RésuméLa civilisation de l’Oxus appartient aux sociétés à différenciation sociale forte, qui se constate particulièrement dans les pratiques mortuaires. L’étude des biens funéraires permet de dégager plusieurs types d’artefacts propres à cette entité culturelle, dénommés « objets à caractère symbolique ». Tandis que plusieurs d’entre eux sont incontestablement ostentatoires et marqueurs du prestige des défunts, d’autres objets en apparence peu prestigieux interrogent quant à leur statut de reflet d’un fort capital symbolique et d’un pouvoir social. Le croisement de plusieurs indicateurs (répartition, contexte de découverte, représentations) permet, cependant, d’entrevoir leur valeur symbolique et sociale. La distribution de ces artefacts selon les types de sépultures tend également à révéler un usage funéraire particulier de ces objets, dénotant probablement des fonctions, voire des prestiges différents des individus inhumés, où intervient notamment une distinction par genre, mais pas uniquement.Mots-clés : Asie centrale, protohistoire, âge du Bronze, pratiques funéraires, culture matérielle, statut social, pouvoir, différenciation, genre.

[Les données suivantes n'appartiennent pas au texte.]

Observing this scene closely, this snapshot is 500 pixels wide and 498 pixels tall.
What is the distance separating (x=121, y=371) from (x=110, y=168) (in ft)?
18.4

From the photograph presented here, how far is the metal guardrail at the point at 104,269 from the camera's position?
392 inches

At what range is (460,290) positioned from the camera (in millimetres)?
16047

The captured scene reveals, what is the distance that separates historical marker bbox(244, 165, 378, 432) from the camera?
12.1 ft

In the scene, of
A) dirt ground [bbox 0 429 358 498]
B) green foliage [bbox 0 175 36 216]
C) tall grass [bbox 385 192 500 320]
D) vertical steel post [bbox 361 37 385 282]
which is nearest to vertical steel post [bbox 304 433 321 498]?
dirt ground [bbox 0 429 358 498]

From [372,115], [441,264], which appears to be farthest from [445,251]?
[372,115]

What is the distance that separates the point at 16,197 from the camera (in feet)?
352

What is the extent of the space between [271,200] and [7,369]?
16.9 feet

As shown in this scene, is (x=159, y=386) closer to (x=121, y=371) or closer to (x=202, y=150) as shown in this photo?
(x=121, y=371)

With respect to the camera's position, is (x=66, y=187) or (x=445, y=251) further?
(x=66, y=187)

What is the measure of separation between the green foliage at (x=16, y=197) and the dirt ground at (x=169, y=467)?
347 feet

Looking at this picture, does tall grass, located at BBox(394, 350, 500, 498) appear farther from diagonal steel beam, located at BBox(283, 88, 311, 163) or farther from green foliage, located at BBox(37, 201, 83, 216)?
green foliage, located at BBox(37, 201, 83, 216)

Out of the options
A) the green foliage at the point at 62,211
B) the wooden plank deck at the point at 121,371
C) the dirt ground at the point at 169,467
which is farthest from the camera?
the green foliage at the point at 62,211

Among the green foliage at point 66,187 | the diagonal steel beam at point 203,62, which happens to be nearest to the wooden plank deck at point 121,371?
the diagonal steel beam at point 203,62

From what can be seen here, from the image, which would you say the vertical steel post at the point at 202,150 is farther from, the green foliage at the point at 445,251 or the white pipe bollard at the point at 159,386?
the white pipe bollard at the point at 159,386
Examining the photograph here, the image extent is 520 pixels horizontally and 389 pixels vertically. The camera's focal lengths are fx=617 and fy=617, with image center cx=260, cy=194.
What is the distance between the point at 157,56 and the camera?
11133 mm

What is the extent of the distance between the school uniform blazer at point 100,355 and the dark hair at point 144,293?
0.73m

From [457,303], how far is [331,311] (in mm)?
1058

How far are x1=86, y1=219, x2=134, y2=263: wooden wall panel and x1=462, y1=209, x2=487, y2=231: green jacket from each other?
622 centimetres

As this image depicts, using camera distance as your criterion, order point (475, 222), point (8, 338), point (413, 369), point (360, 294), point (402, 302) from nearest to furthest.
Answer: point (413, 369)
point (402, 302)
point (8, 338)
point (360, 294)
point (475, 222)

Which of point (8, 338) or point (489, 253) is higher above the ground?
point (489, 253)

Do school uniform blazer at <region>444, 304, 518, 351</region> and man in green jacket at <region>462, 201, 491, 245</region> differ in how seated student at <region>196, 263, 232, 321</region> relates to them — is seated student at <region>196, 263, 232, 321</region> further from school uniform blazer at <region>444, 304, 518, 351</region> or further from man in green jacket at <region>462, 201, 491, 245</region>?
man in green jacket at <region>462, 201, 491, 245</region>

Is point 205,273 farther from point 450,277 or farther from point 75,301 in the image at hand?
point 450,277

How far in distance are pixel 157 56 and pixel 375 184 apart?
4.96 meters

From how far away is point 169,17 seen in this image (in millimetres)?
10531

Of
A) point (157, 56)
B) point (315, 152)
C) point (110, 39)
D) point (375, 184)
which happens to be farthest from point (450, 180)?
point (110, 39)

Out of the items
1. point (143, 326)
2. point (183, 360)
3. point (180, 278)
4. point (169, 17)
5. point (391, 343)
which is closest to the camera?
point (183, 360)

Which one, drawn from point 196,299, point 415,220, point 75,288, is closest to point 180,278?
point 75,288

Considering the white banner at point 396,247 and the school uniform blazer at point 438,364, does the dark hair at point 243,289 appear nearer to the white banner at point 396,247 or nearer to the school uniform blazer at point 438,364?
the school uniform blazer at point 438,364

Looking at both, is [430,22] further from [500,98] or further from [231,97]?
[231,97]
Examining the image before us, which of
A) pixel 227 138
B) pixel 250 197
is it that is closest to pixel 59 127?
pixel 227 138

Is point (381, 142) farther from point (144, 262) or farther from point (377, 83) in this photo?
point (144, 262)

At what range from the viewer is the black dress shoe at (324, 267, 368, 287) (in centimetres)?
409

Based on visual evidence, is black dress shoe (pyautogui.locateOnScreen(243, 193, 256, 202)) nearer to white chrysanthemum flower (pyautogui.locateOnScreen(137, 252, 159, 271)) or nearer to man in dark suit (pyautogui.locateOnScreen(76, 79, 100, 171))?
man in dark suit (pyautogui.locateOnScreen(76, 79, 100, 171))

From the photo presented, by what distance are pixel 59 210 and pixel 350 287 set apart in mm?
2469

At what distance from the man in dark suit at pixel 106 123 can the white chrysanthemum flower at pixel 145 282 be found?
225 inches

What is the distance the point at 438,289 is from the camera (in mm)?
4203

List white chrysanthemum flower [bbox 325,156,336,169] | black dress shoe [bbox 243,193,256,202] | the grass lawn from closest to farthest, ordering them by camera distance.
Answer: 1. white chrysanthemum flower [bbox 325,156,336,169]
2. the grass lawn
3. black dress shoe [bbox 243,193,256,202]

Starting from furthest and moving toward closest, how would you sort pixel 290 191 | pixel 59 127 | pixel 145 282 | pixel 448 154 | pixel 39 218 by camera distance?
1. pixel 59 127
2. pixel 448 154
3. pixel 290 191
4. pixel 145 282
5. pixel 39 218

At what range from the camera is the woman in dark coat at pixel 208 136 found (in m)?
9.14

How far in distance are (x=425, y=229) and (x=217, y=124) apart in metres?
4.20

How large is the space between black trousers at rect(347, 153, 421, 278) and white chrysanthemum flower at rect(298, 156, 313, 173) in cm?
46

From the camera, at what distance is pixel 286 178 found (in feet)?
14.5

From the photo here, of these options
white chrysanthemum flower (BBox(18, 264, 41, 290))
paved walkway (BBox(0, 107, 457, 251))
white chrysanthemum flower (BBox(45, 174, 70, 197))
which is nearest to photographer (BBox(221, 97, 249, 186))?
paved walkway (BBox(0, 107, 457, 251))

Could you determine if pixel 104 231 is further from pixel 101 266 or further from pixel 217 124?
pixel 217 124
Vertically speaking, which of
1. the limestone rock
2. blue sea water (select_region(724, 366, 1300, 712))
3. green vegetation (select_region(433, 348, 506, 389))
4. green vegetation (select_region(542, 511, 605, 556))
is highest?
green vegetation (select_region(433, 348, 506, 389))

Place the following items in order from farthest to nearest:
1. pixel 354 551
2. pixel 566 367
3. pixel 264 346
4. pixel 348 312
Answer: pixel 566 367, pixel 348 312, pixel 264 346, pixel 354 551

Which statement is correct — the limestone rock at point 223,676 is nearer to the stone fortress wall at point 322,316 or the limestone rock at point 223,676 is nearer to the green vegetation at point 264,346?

AbstractThe Oxus civilization belongs to societies with strong social differentiation, particularly visible in the burial practices. The study of the funerary gifts allows to highlight several types of artifacts, specific to this cultural entity, hereinafter “objects with symbolic character”. While some of them are indisputably conspicuous and markers of the prestige of the deceased, other objects – seemingly not very prestigious – question their value of high symbolic capital and social power. The analysis of several indicators (distribution, context of discovery, representations) allows, however, to detect their symbolic and social status. The distribution of these artifacts according to types of burials also tends to reveal a particular funerary use of these objects, which could probably indicate different functions, or even different prestige attached to the individuals, and where a gender distinction, but not only, is noticeable.Keywords: Central Asia, protohistory, Bronze Age, burial practices, material culture, social status, power, social distinction, gender.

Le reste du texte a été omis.